For clarity I haven't inlined Horner's recursion in the following code; this is not very difficult to do, so I've left it as an exercise for the implementor:

```let iqpi = 5.64189_58354_77562_86948_1e-01

let erfc x =
let z  = abs_float x in
let z2 = z *. z in
let y =
if z < 0.46875 then   1. -.         z   *. horner2 r0 z2 else
if z < 4.      then         exp (-. z2) *. horner2 r1 z  else
let z'  = 1. /. z  in
let z'2 = z' *. z' in       exp (-. z2) *. z' *. (iqpi +. z'2 *. horner2 r2 z'2)
in if x < 0. then 2. -. y else y
```

As explained in the paper, `erfc x` must be everywhere equal to `1. -. erf x`:

```let erf x = 1. -. erfc x
```

If you have Mathematica™ lying around, you might want to output a list of points to test the accuracy of the approximation:

```let mma f x0 x1 n =
let buf = Buffer.create 256 in
(1 - 2 BitAnd[1, BitShiftRight[#, 63]])\
2^(BitAnd[16^^7ff, BitShiftRight[#, 52]] - 1023)\
(1 +  2^-52 BitAnd[16^^fffffffffffff, #]),\
\$MachinePrecision]&, #, {2}]&@{";
for i = 0 to n do
let x = (x0 *. float (n - i) +. x1 *. float i) /. float n in
let y = f x in
if i != 0 then Buffer.add_char buf ',';
Printf.bprintf buf "{16^^%Lx,16^^%Lx}"
(Int64.bits_of_float x)
(Int64.bits_of_float y)
done;
Buffer.contents buf
```

In order to exactly marshal the IEEE 754 double values I convert them to rational numbers equivalent to machine floats on Mathematica's end.

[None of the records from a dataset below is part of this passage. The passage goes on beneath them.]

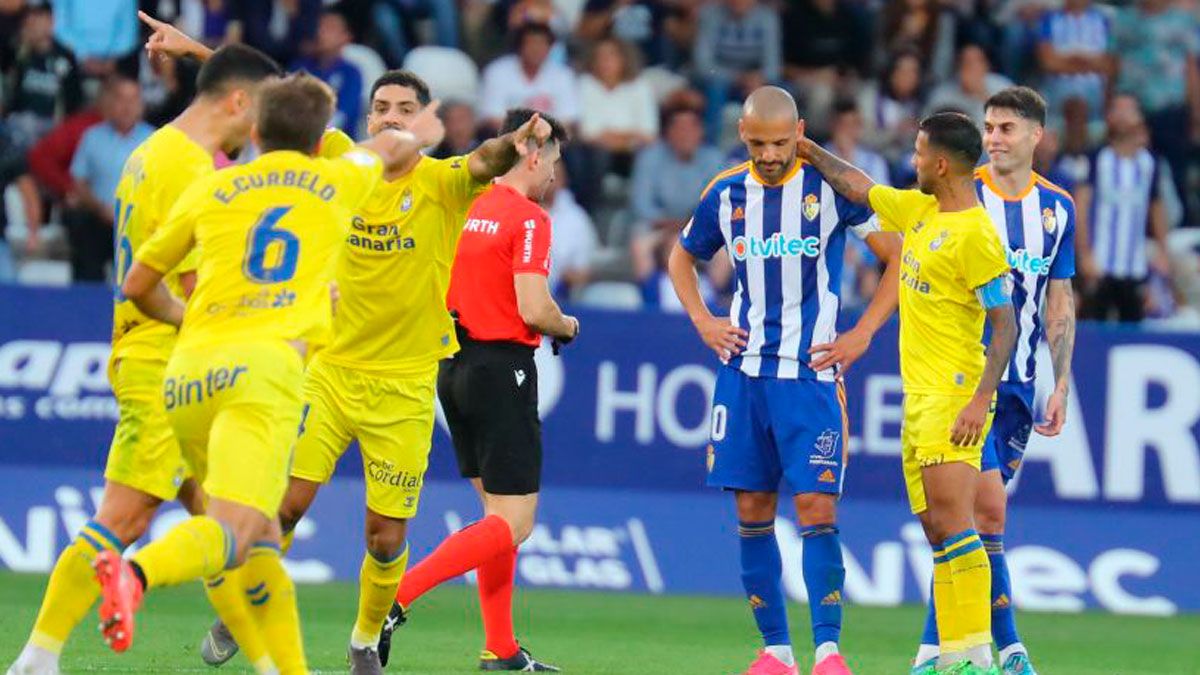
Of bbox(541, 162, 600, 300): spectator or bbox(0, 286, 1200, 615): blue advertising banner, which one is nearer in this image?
bbox(0, 286, 1200, 615): blue advertising banner

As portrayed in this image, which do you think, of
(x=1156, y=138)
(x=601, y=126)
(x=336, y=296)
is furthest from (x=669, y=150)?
(x=336, y=296)

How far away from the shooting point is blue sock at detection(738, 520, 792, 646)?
9.94 metres

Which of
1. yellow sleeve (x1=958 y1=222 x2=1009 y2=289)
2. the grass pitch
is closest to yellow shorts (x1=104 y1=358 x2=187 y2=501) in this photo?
the grass pitch

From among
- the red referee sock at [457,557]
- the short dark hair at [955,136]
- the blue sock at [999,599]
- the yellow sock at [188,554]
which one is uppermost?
the short dark hair at [955,136]

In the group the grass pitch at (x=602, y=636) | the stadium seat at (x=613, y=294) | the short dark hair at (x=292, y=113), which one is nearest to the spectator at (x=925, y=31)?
the stadium seat at (x=613, y=294)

My informal tests show that around the cut-off points Mathematica evaluates `erf` to the same exact values this code does (that is, the absolute error is zero). When evaluated to sufficient precision, the maximum absolute error among 5,000 equispaced points in the interval [3.99, 4.01] is 5.5437×10-17.

To mathematical libraries implementors everywhere, I urge you: please steal this code!

## References

1. W. J. Cody. Rational Chebyshev Approximations for the Error Function, Mathematics of Computation Vol. 23, No. 107 (Jul., 1969), pp. 631-63. Online.